祓いの中でも、大祓詞(おおはらえのことば)は、大宇宙、つまりメタ物理を扱っています。

大祓詞の全文は、神話的には国譲りと天孫降臨、そして降臨と繁栄によって生じるエントロピーの増大を祓うこと、天孫族が降臨してもつながりを保つ術などが述べられています。

生理学の観点から「国」を「細胞」に見立て、フラクタルに読んでいくと、そこには二つのシステムが見えてきます。

二つめのシステムを可能にするには、何者かが大気圏内に参入する必要があったようです。
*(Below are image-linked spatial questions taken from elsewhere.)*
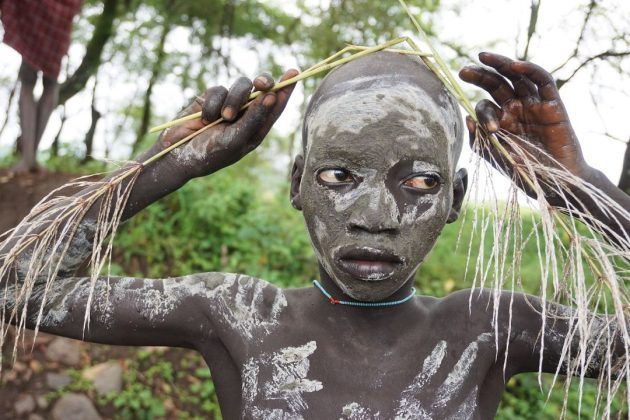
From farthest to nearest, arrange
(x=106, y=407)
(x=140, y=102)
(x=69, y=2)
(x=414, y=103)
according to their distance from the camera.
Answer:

天の磐座を放(はな)れ、天の八重雲を伊頭の千別きに千別きて、天降し依さし奉りき(天降りになられた)

細胞レベルで言えば、わたしはこの一文をミトコンドリアの共生による真核生物の成立と読みます。ミトコンドリアを細胞に取り込んだことにより、私たちはTCA回路呼吸鎖を利用できる好気生物となり、より多くのエネルギーを獲得することが可能となりました。
心臓や脳、肝臓、腎臓といった器官を動かすためには必須の進化です。

エネルギーシステムでいうと、それまでは嫌気性の糖代謝によってのみエネルギー生成が可能でした。それが、脂肪酸のβ酸化によるエネルギー生成、つまりケトン体をエネルギーとすることができるようになったのです。

天の磐座から放れることを、仙骨から脊髄→脳への成長に見立てると、交感神経系と副交感神経系のバランスということもできますが、それよりまずやらなければならないのは、エネルギー代謝の副産物をどう処理するか。それが「祓ふ」という言葉の力に内在する抗酸化防御機構ではないでしょうか。

活性酸素種は、一般にスーパーオキシドアニオンラジカル、ヒドロキシルラジカル、過酸化水素、一重項酸素の4種類をさします。不対電子をもつスーパーオキシドアニオンラジカル、ヒドロキシルラジカルはフリーラジカルとも呼ばれ、これらは酸化剤として働きます。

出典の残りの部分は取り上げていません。